GIVEN TEXT:
The C.A.M. Report
Complementary and Alternative Medicine: Fair, Balanced, and to the Point
  • About this web log

    This blog ran from 2006 to 2016 and was intended as an objective and dispassionate source of information on the latest CAM research. Since my background is in pharmacy and allopathic medicine, I view all CAM as advancing through the development pipeline to eventually become integrated into mainstream medical practice. Some will succeed while others fail. But all are treated fairly here.

  • About the author

    John Russo, Jr., PharmD, is president of The MedCom Resource, Inc. Previously, he was senior vice president of medical communications at www.Vicus.com, a complementary and alternative medicine website.

  • Common sense considerations

    The material on this weblog is for informational purposes. It is not medical advice or counsel. Be smart, consult your health professional before using CAM.

  • Recent Posts

  • Recent Comments

    Why not exercise during kidney dialysis?

    The benefits include increased muscle mass, strength, quality of life, and other aspects of health that are important to people with kidney failure.

    Brilliant!

EXTRACTED MATERIAL:

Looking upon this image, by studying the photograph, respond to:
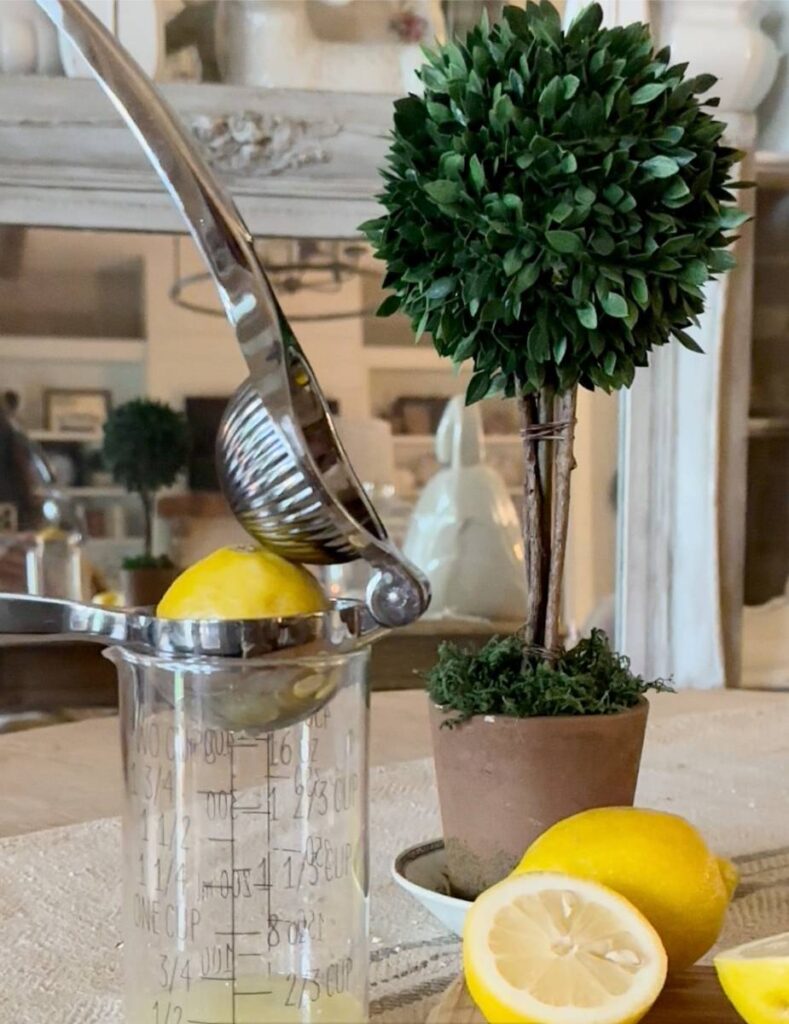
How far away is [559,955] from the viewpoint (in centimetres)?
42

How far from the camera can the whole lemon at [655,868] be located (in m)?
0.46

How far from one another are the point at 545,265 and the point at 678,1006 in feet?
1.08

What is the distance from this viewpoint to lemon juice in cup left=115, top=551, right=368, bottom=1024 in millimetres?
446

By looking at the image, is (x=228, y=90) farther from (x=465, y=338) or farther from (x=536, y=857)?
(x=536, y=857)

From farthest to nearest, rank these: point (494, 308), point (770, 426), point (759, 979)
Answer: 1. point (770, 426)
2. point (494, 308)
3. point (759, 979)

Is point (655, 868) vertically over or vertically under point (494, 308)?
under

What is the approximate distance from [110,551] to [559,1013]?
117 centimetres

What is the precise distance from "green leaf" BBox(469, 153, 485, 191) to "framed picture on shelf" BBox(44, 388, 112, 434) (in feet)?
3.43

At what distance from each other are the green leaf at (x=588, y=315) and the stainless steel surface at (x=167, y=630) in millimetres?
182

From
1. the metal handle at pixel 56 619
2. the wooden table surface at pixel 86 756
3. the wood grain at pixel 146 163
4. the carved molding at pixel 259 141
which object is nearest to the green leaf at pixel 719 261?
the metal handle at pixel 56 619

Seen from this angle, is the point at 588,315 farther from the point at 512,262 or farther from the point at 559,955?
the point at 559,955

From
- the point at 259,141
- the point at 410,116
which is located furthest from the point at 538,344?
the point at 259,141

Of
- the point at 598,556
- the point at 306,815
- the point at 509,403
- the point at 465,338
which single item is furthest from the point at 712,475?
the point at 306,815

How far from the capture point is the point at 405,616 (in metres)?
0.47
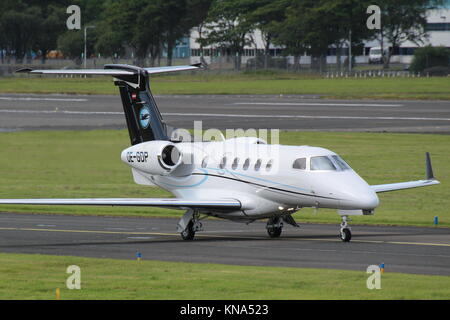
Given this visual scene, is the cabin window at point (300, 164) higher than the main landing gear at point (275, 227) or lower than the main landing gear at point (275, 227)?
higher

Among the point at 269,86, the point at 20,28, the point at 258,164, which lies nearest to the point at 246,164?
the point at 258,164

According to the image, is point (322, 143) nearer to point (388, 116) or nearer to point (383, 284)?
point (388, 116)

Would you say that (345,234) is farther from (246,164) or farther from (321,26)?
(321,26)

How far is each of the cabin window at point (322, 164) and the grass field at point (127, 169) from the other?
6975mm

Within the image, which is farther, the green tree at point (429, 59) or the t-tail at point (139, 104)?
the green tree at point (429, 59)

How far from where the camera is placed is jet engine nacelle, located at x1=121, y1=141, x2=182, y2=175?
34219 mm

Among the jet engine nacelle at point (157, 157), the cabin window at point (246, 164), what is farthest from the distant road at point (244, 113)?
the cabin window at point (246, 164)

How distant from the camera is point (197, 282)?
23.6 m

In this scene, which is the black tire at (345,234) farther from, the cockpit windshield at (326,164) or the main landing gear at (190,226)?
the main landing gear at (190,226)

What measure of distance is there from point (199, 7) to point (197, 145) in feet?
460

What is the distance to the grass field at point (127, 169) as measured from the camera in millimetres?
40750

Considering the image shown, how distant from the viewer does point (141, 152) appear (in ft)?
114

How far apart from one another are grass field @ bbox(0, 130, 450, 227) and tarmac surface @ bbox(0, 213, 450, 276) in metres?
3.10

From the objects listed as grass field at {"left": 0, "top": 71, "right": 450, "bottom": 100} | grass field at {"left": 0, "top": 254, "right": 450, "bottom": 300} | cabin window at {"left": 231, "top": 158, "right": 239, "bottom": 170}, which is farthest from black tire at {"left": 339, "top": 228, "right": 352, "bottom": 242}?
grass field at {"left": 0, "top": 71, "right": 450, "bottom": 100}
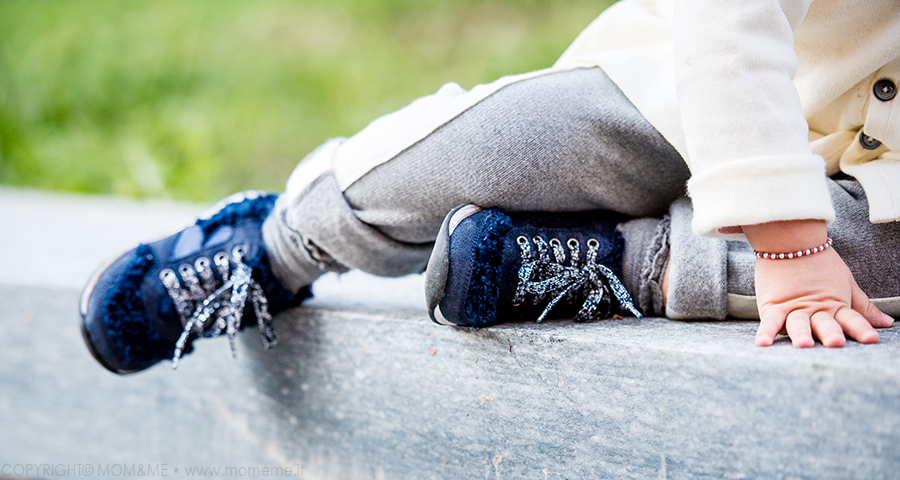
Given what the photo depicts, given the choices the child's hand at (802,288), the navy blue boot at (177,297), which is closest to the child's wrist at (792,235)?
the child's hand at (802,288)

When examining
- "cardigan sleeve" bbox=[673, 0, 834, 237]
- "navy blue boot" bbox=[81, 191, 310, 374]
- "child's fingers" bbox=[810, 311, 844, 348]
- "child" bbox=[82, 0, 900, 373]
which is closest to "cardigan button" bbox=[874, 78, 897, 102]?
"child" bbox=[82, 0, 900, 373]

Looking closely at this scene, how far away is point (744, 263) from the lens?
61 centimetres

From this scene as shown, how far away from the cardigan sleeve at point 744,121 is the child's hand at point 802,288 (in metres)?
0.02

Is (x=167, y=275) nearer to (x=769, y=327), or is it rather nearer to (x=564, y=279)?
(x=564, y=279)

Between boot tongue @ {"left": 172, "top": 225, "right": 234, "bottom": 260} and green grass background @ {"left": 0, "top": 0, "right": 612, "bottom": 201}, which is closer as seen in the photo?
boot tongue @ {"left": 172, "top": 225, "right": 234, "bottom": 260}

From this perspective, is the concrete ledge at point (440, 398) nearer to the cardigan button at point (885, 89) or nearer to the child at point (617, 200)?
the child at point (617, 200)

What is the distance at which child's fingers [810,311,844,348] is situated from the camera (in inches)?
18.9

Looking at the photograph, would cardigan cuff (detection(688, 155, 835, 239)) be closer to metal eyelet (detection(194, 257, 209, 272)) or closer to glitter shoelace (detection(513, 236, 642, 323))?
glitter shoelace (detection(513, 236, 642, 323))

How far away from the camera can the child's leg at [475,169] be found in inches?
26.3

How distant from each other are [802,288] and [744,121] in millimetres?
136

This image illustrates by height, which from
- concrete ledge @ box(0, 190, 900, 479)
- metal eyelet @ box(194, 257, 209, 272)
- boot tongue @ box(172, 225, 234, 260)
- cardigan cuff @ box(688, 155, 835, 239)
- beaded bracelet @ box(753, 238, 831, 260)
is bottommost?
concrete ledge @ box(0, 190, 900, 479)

WHAT THIS EXERCISE ASKS:
A) Does each statement agree with the C.A.M. Report text? (i) The blog ran from 2006 to 2016. (ii) The author's background is in nutrition. (iii) The material on the weblog is meant as medical advice. Answer yes or no for each and quote the deciding words of the text.
B) Carry the C.A.M. Report text forward, starting after its final line.

RESPONSES BY ITEM NUMBER:
A)
(i) Yes: "This blog ran from 2006 to 2016"
(ii) No: "my background is in pharmacy and allopathic medicine"
(iii) No: "It is not medical advice or counsel."

B)
    Picture a room full of people hooked up to kidney dialysis machines, each paging through mind-numbing magazines. Except for the fact that it keeps them alive, what a waste of time.

    Dr. Bobby Cheema from the University of Sydney in Australia has a better idea. “We believe that exercise should be integrated as standard practice in dialysis units worldwide.”

    Here are the details.

    • 49 adult patients came for hemodialysis treatment 3 times each week.
    • About half participated in progressive resistance training plus usual care, while the rest got usual care control only.
    • Progressive resistance training included 2 sets of 10 exercises using free weights.
    • This was intensive exercise done at a high intensity (15 to 17/20 on the Borg Scale).
    • The study lasted 12 weeks.

    And the results as reported by Newswise.

    • Patients assigned to weight lifting had improved muscle mass and formation of new muscle — an adaptation associated with broad-ranging health benefits, including improved insulin sensitivity and a longer lifespan.
    • Increased muscle strength
    • Improved quality of life
    • Reduced pro-inflammatory markers that are associated with death from cardiovascular disease and other causes
    • Increased body weight
    • Clinically meaningful improvements in exercise endurance

    “Exercise was carried out safely within the hemodialysis sessions, without any interference with routine care, and no need to change dialysis procedures,” says Dr. Cheema.

    Others have shown the benefits of resistance training in kidney dialysis patients. Dr. Cheema has taken the next step to combine exercise and dialysis at the same time.